- Genre: Music Competition
- Begins: May
- Ends: September
- Frequency: Annually
- Location: Sri Lanka
- Years active: 17
- Inaugurated: 1999
- Most recent: ongoing
- Website: www.tnlonstage.com

= TNL Onstage =

Annual music competition

TNL Onstage is an annual music talent competition based in Colombo, Sri Lanka, organised by the TNL Radio Network. It is currently in its seventeenth season. The competition takes place over a four-month period, during which the participants (musicians and artists from all musical genres) undergo a training programme inclusive of workshops, training sessions and one-on-one work with established musicians.

TNL Onstage commenced in 1999. The inaugural winners of the competition was rock 'n' roll band, Independent Square.

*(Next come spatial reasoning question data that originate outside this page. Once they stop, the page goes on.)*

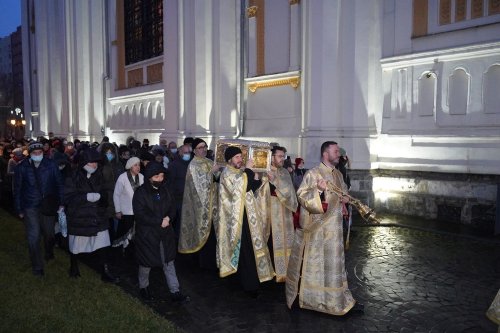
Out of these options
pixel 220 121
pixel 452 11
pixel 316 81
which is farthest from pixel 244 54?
pixel 452 11

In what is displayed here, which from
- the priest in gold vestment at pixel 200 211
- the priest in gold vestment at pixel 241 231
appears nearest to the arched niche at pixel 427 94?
the priest in gold vestment at pixel 200 211

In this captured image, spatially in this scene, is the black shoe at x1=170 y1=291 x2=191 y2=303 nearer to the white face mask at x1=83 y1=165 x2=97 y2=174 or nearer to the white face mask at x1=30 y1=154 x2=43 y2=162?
the white face mask at x1=83 y1=165 x2=97 y2=174

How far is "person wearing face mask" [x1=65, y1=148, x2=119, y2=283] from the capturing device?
6184mm

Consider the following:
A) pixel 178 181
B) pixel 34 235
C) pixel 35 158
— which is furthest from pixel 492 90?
pixel 34 235

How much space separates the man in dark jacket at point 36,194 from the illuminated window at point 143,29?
1397 centimetres

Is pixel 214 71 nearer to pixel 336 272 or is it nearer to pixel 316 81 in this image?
pixel 316 81

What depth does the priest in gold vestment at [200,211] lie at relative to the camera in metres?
6.97

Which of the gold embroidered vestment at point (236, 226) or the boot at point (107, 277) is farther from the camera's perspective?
the boot at point (107, 277)

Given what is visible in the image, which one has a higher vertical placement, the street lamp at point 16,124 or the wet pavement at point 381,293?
the street lamp at point 16,124

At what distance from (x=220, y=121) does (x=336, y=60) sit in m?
5.07

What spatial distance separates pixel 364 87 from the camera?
11250mm

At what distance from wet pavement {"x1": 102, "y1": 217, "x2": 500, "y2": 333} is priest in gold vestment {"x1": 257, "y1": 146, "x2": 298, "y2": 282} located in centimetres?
43

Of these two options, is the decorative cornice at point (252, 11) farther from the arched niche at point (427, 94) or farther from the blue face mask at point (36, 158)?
the blue face mask at point (36, 158)

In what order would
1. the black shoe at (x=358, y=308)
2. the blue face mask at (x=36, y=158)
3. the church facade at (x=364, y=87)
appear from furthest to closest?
the church facade at (x=364, y=87) → the blue face mask at (x=36, y=158) → the black shoe at (x=358, y=308)
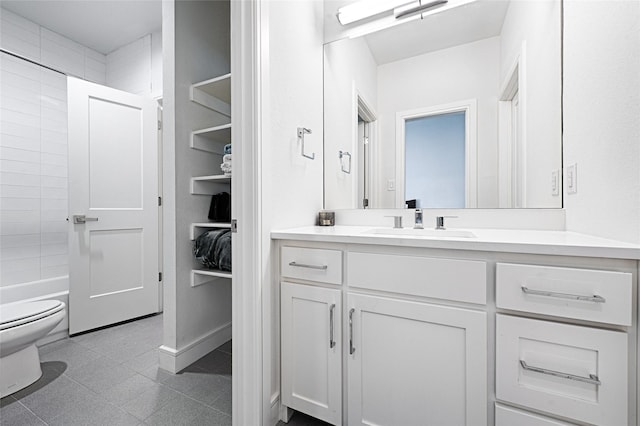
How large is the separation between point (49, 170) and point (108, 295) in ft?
4.58

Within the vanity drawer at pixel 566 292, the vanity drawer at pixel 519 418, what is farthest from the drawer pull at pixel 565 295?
the vanity drawer at pixel 519 418

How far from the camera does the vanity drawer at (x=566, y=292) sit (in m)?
0.71

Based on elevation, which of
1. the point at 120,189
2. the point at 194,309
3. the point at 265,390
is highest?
the point at 120,189

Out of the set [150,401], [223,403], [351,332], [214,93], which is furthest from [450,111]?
[150,401]

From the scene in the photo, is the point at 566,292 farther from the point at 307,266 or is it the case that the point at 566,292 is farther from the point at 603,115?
the point at 307,266

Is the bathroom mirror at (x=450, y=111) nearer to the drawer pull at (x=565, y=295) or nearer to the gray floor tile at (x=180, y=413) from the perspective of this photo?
the drawer pull at (x=565, y=295)

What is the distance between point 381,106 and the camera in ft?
5.52

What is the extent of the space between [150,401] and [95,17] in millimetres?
3026

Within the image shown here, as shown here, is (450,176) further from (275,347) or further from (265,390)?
(265,390)

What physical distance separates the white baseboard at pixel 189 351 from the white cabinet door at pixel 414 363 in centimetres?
109

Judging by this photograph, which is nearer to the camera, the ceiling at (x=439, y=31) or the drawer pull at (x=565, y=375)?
the drawer pull at (x=565, y=375)

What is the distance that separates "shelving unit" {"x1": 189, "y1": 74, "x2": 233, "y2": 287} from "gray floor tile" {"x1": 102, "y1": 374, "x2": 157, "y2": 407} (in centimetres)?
54

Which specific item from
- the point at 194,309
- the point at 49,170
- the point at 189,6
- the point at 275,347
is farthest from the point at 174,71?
the point at 49,170

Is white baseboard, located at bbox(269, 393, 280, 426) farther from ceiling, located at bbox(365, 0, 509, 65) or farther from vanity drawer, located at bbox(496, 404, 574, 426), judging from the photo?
ceiling, located at bbox(365, 0, 509, 65)
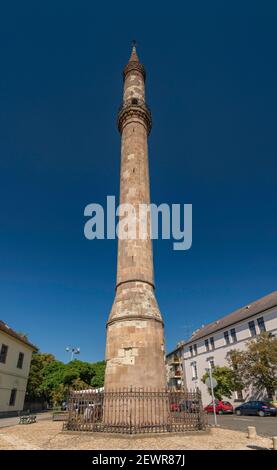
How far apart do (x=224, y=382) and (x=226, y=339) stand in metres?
6.74

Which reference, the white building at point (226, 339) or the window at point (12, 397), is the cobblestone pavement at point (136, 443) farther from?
the white building at point (226, 339)

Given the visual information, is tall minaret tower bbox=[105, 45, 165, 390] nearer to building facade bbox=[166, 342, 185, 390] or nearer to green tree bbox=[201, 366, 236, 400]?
green tree bbox=[201, 366, 236, 400]

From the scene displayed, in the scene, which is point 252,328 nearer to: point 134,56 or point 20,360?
point 20,360

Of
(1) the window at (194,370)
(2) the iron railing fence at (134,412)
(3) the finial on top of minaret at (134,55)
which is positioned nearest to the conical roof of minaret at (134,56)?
(3) the finial on top of minaret at (134,55)

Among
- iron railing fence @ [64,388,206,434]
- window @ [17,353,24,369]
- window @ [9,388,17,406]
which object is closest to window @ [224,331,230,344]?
window @ [17,353,24,369]

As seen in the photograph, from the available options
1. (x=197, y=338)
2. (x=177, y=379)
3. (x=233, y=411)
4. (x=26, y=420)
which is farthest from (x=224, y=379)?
(x=177, y=379)

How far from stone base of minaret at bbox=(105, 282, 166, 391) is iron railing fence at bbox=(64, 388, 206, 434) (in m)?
0.79

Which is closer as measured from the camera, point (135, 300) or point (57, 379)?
point (135, 300)

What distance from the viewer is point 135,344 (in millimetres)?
12977

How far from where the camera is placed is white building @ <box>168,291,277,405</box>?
2980cm

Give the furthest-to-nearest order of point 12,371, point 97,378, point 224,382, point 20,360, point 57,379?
point 97,378, point 57,379, point 224,382, point 20,360, point 12,371

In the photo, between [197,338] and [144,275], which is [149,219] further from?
[197,338]

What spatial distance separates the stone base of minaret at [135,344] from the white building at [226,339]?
1962cm

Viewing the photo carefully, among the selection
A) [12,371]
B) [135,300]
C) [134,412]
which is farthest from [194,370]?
[134,412]
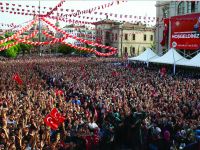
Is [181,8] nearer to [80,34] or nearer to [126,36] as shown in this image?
[80,34]

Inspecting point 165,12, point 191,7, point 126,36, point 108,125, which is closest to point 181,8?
point 191,7

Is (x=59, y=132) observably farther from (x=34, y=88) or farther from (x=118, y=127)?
(x=34, y=88)

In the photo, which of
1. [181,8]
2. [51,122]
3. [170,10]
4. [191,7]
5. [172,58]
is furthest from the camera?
[170,10]

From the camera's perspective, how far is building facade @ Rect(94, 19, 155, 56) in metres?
72.8

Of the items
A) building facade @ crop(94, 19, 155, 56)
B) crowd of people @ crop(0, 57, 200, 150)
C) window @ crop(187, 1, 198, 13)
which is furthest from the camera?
building facade @ crop(94, 19, 155, 56)

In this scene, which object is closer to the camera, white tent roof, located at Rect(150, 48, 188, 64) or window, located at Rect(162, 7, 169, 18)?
white tent roof, located at Rect(150, 48, 188, 64)

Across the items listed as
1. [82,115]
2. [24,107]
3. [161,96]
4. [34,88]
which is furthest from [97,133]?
[34,88]

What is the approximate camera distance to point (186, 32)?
1251 inches

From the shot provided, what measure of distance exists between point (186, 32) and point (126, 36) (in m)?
42.4

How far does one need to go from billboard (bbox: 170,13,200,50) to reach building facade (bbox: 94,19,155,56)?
124ft

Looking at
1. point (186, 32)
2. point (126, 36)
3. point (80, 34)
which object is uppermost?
point (126, 36)

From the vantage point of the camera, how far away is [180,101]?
13.7 metres

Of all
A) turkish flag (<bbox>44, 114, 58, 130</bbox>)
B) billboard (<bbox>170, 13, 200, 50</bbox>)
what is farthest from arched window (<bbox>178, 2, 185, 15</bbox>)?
turkish flag (<bbox>44, 114, 58, 130</bbox>)

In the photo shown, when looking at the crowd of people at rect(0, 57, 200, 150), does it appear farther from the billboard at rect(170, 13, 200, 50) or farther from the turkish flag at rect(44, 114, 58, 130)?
the billboard at rect(170, 13, 200, 50)
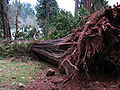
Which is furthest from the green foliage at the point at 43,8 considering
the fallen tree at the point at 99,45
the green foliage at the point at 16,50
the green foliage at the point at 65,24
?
the fallen tree at the point at 99,45

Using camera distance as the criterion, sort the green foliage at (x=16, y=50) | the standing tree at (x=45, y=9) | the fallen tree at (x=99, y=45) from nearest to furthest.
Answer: the fallen tree at (x=99, y=45) < the green foliage at (x=16, y=50) < the standing tree at (x=45, y=9)

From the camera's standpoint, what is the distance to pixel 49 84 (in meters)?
2.56

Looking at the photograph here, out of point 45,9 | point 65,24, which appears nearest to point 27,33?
point 65,24

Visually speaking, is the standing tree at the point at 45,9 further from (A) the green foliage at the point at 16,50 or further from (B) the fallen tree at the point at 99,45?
(B) the fallen tree at the point at 99,45

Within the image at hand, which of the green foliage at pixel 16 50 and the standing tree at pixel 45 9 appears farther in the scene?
the standing tree at pixel 45 9

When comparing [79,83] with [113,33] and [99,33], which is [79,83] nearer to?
[99,33]

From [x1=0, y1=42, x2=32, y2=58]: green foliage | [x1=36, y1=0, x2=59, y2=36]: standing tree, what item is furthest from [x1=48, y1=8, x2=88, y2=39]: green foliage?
[x1=36, y1=0, x2=59, y2=36]: standing tree

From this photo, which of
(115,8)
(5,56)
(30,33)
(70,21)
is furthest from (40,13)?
(115,8)

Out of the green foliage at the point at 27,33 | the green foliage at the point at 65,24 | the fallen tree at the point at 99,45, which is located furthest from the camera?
the green foliage at the point at 27,33

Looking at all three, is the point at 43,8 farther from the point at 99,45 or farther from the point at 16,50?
the point at 99,45

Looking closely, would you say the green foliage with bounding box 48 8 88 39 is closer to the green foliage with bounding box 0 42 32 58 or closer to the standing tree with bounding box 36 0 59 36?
the green foliage with bounding box 0 42 32 58

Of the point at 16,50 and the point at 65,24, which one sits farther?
the point at 65,24

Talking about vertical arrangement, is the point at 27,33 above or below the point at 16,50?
Answer: above

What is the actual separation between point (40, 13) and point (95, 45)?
13140mm
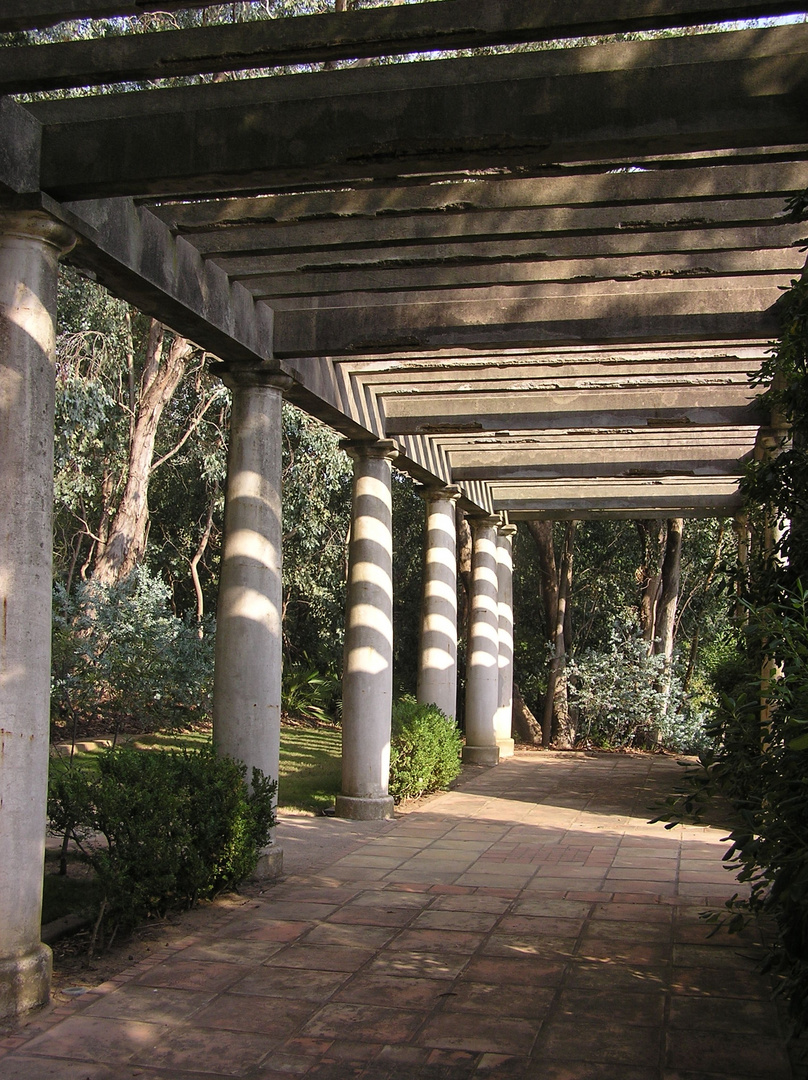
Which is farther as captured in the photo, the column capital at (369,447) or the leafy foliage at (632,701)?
the leafy foliage at (632,701)

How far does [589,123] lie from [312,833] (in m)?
7.16

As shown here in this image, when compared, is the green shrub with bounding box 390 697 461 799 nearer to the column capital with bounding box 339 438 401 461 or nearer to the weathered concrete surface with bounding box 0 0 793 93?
the column capital with bounding box 339 438 401 461

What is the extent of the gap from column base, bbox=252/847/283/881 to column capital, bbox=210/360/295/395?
359 centimetres

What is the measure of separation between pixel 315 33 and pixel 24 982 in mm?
4603

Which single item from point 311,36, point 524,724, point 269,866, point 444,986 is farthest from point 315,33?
point 524,724

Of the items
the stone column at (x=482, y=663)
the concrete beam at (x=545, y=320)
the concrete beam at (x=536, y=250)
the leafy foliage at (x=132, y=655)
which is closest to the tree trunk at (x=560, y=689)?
the stone column at (x=482, y=663)

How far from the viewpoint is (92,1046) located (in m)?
4.64

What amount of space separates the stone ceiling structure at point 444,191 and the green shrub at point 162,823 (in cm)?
305

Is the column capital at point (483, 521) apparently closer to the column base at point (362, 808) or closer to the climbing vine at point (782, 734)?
the column base at point (362, 808)

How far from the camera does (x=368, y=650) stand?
10.9m

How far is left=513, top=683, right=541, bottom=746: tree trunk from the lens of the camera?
866 inches

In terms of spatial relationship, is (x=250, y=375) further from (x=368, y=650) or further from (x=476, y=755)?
(x=476, y=755)

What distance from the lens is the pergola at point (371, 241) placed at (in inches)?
184

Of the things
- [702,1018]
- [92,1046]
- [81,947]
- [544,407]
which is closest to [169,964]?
[81,947]
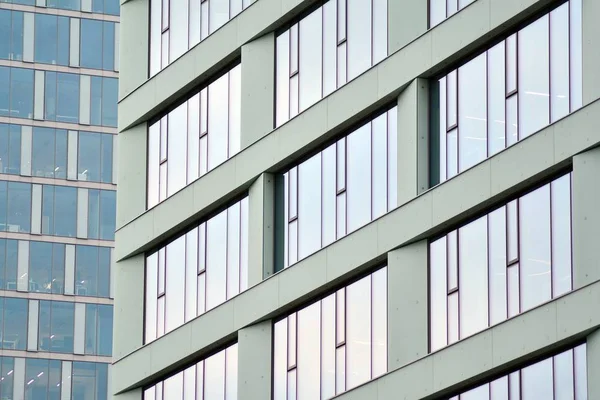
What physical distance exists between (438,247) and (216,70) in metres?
11.3

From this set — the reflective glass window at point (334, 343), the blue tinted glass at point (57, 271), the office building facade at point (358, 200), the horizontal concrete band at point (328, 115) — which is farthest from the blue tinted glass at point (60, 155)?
the reflective glass window at point (334, 343)

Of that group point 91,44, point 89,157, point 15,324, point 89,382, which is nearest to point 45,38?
point 91,44

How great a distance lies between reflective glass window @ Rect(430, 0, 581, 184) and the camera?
3581 cm

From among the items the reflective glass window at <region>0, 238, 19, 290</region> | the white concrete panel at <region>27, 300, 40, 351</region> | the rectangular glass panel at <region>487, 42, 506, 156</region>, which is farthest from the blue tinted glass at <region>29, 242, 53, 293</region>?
the rectangular glass panel at <region>487, 42, 506, 156</region>

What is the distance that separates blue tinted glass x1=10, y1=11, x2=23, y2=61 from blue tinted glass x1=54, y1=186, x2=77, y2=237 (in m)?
7.79

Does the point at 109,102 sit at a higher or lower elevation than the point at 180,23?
higher

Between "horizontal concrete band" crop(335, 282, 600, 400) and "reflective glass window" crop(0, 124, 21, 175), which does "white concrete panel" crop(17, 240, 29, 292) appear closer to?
"reflective glass window" crop(0, 124, 21, 175)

In 2013 the competition won the 'Most Fashionable Contest' award at the Fashion Asia Awards held in China., a category assessing events from Malaysia, Taiwan, Cambodia, Thailand and China.

The 2014 finale of TNL Onstage took place on 13 September 2014 at the Viharamahadevi Amphitheater, with the winner of the soloist category, Nikhil, Constellation winning the best band category and DJ Hiranya winning the spin off category.

==The Competition==
Each year, musicians from around Sri Lanka submit recorded demos to TNL Radio Network. Station staff listen to the demos and make their first selections. Those chosen are called and given the opportunity to compete in the first round of Onstage. Judges evaluate musicians during each round on the basis of musicality.
At the end of Onstage, one winner is selected for each of the following categories:
Best Band, Best Soloist, and Best Musician. The winners are awarded cash prizes.

==Past winners==

Independent Square won the title for Best Band at the first TNL Onstage competition in 1999.

Soul Skinner won the title of Best Band at TNL Onstage 2004. The band subsequently released their debut EP titled 'River Flow' to a highly receptive audience, resulting in a sold out release. Their debut album 'Gateway to Eternity' was released in 2005 and featured original tracks including Illusions, War at mind, Angel Dust, Chaotic Symphony and the title track Gateway to Eternity.

Tantrum the Colombo-based heavy metal band, won Best Band at TNL Onstage 2005. In 2006, they released their first EP, The Destruction Begins.

Magic Box Mixup got their start in 2005, and went on to win the People's Choice Award at TNL Onstage in 2006. The band is currently one of the most popular English language bands in Sri Lanka.

The Rebels were named a runner-up at TNL Onstage 2008.

Road Kill won Best Band at TNL Onstage in 2011.

Magician's Toolbox won best band at TNL Onstage in 2012. The band also won for Best Original Song.

Audacity won the title of Best Band in 2013. They were the first female band to do so in the history of the competition.

Constellation won best band TNL Onstage in 2014. Constellation created history in winning all major awards that year, which were Best Musician, Best Original Song, Best Look and the most prestigious award of the night, Best Band. Constellation was the first band to achieve this feat.

==Legacy==
TNL Onstage has become a major staple of the music industry in Sri Lanka. Many professional musicians see Onstage as a perfect means of jumpstarting a local music career. In an article for the Sunday Times, keyboardist for the Rebels, Sandeep Milan John said of the experience, "We didn't win, but being placed runners-up has been enough to keep the gigs coming in."

===TNL Radio Network===
TNL first began broadcasting in 1993. The Network was the first in Asia to stream online, and now comprises three stations — TNL Radio, Lite FM, and Rhythm FM. TNL Radio includes a news department focusing on local coverage of the latest events in Sri Lankan politics and culture.